Saint-Pierre-en-Port (/fr/) is a commune in the Seine-Maritime department in the Normandy region in northern France.

==Geography==
A farming village in the Pays de Caux, situated some 31 mi northeast of Le Havre, at the junction of the D33 and D79 roads. The commune has a pebble beach and some very high limestone cliffs overlooking the English Channel.

==History==
Several polished stone axes were discovered here in the 19th century, evidence of human presence in the Neolithic period (9000 to 3300 years BC). In 1970, archaeological excavations found sarcophagi of the Merovingian period (500 to 750 AD).

In the 13th century, a church was built on the site of the old cemetery. At the same time, the chapel of Saint-Gervais was built on the plateau at Boulleville (near the present-day water tower). This was destroyed in a fire in the early 18th century.

In the early 19th century, the population of the valley began a slow migration inland and away from the sea. Fires and storms regularly destroyed the modest homes of the fishing families. The growth of fishing in Newfoundland also took sailors away from the village to spend 9 months at sea.

+--

PROBLEM 1:
Using the Saint-Pierre-en-Port text, answer each question briefly.
(a) How far from Le Havre is the village, and in which direction?
(b) What did the 1970 archaeological excavations find?
(c) What destroyed the chapel of Saint-Gervais, and when?
PROBLEM 2: Write the next few sentences of the Saint-Pierre-en-Port text, picking up after its final sentence.

+--

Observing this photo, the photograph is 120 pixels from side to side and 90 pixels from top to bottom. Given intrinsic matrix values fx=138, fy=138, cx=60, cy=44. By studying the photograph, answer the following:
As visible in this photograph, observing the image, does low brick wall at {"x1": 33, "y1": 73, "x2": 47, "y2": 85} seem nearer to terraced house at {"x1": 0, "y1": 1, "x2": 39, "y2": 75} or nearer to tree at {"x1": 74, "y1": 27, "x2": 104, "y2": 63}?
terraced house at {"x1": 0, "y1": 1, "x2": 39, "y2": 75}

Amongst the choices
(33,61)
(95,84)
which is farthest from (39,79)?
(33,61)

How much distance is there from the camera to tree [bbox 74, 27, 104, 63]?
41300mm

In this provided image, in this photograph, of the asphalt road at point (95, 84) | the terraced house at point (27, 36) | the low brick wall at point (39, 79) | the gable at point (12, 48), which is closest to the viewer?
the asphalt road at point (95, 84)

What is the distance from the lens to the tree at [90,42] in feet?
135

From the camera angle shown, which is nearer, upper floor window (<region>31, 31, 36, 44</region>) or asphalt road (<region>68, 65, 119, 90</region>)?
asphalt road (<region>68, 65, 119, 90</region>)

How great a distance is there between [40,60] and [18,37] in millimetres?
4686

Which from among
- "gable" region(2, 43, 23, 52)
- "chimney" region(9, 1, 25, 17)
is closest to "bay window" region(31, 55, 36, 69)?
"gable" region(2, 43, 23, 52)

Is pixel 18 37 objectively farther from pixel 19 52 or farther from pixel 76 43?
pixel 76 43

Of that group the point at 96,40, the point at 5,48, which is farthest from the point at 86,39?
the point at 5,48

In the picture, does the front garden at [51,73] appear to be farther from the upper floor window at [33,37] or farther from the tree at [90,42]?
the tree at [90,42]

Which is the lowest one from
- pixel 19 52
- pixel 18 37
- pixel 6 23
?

+--

WRITTEN RESPONSE 1:
(a) Some 31 mi northeast of Le Havre.
(b) Sarcophagi of the Merovingian period (500 to 750 AD).
(c) A fire in the early 18th century.

WRITTEN RESPONSE 2:
In 1846, the mayor (the Count de Trémauville) built the town hall and a boys’ school. Three years later, he demolished the old church and cemetery, citing the lack of maintenance and very poor condition and undertook the reconstruction of the church, saving only a part of the porch of the old building.

Forty years later, like many communes in the region, Saint-Pierre welcomed tourism by those wishing to spend their leisure time by the sea.
On the hillsides, where herds of grazing sheep once roamed, second homes were springing up out of the land. This in turn led to the village developing, with more shops, handicrafts, agriculture, the revival of inshore fishing and some cultural events.
Around this time, in 1883, the Grand Hotel des Terrasses and the casino were built. They were destroyed in 1944 by the Germans.

==Places of interest==
- The 19th-century church of St. Pierre, with a small part dating from the 13th century.